My favourite tool is not an experimental platform – as a respondent to one of our project’s questionnaires noted sagely, “Technology breaks!”. Personally, I am a great fan of good old-fashioned pen-and-paper, which is extremely unlikely to crash and lose data of a whole experimental session. Rather, my favourite is a tool for analysing experimental results and modelling the resulting patterns of behaviour and preferences.
One letter: R
R is a programming language for everything statistical. It’s free, it’s open source, and it’s being maintained by statisticians for statisticians. Its origin means that it is a pain to learn. It takes a while until one has cleared a path through the data structures, including the various conventions for extracting information from objects that store the results of painstaking statistical analyses, and I am still often baffled myself.

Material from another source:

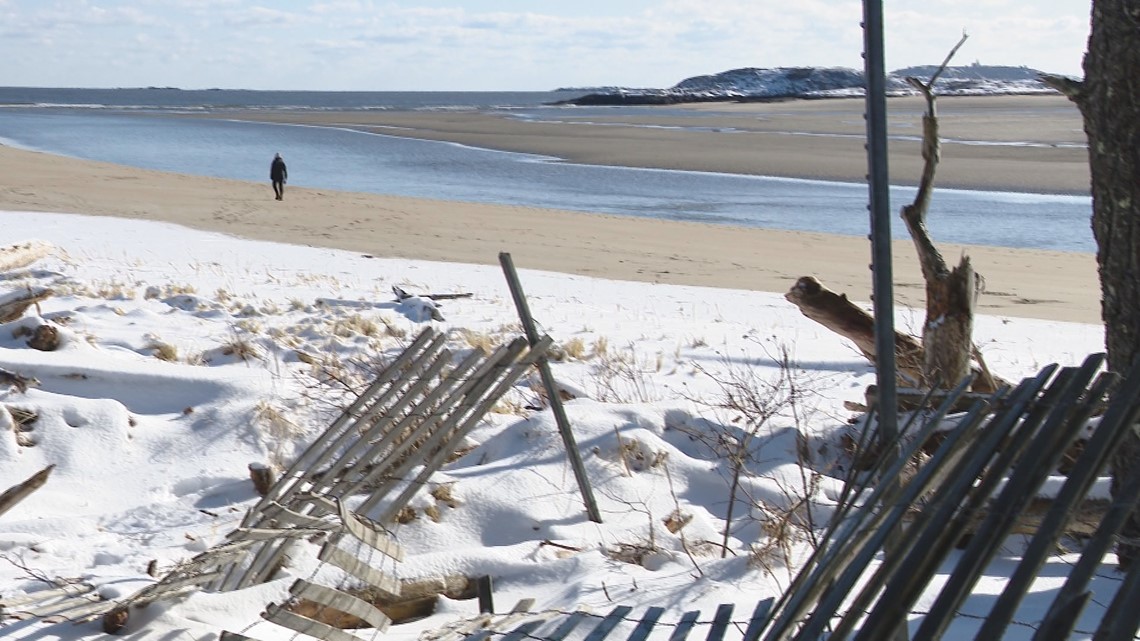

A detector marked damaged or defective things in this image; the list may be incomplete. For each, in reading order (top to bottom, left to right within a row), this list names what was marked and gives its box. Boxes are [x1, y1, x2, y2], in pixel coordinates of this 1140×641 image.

But the payoff is magnificent. Clear (modulo coding ability), open, replicable analyses. R is the ultimate in replicable research. If you give people your data set and your source code, they can repeat every single step of your reasoning. There are no paywalls, no limits of affordability, no packages that are indispensable for the analysis, but that your department hasn’t paid for.

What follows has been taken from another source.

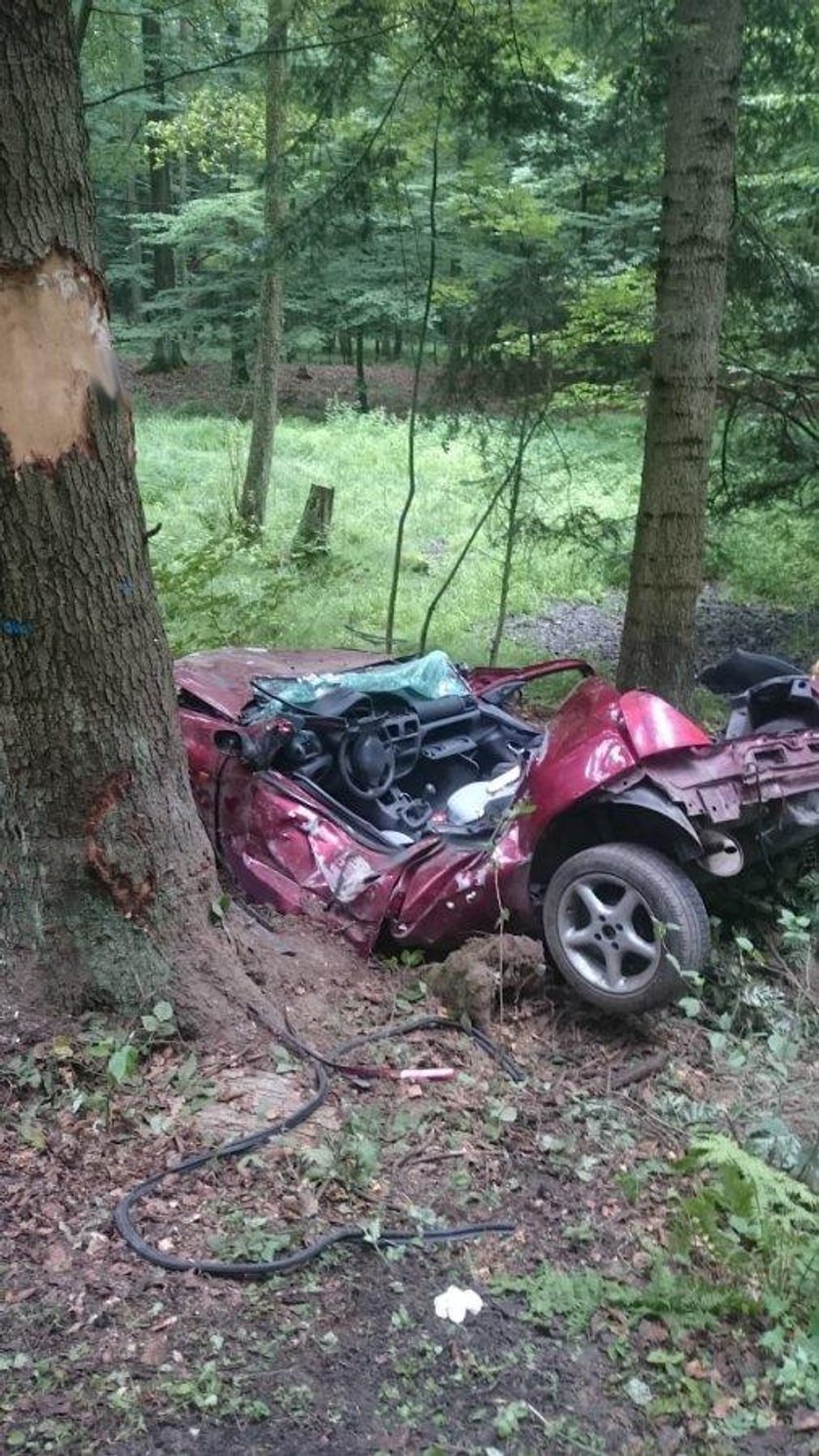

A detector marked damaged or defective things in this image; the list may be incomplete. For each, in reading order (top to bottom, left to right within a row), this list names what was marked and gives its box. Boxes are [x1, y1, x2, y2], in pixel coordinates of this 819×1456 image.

wrecked red car [175, 651, 819, 1014]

R’s free, open source origins are especially important when we’re talking about the analysis of data that is publicly available, data that can be – and should be! – analysed and reanalysed by citizen bloggers and journalists.

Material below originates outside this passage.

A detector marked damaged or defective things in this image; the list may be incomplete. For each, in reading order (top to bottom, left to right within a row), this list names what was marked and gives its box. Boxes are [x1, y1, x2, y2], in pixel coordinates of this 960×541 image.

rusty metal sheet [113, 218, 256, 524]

An excellent example are the comments on a recent Posterous post by Ben Goldacre on the reanalysis of a publicly available data set Several people are discussing their statistical analysis in terms of the code they used to generate it, which makes the whole discussion far more transparent. While both the Stata and the R code are useful, only the R analyses can be quickly replicated by anyone with a computer and an internet connection (download R, read in data, execute code, done).
R is even better when used in synergy with LaTeX – essentially, the resulting research papers are completely self-documenting. I don’t write any other way, except when forced to collaborate with first authors that insist on Microsoft Word. Even then, I try to document the main results of my analyses using R and LaTeX, although laziness sometimes gets the better of me and I copy percentages straight into Word.
Relying on free, open-source solutions like R and LaTeX is particularly important when you change institutions a lot. I have what could legitimately be called a patchwork career – after three years as a lecturer, I spent three years in industry, where there were no funds for SPSS, so I was glad I took the time to learn basic R at university. Afterwards, I worked for four different universities in two years, a jumble of small, part-time jobs. Using free software as much as possible made me independent of the particular budgetary constraints and preferences at each institution. Now that I have been in the same place exclusively for five years, I make a very conscious effort to stay independent. As we all know, science budgets wax and wane, and periods of relative dearth are common. So it’s even more important to ensure that you have the tools to keep publishing when the funds run dry and you need to beef up your CV for the next round of applciations.
Especially when the tools are as excellent as R.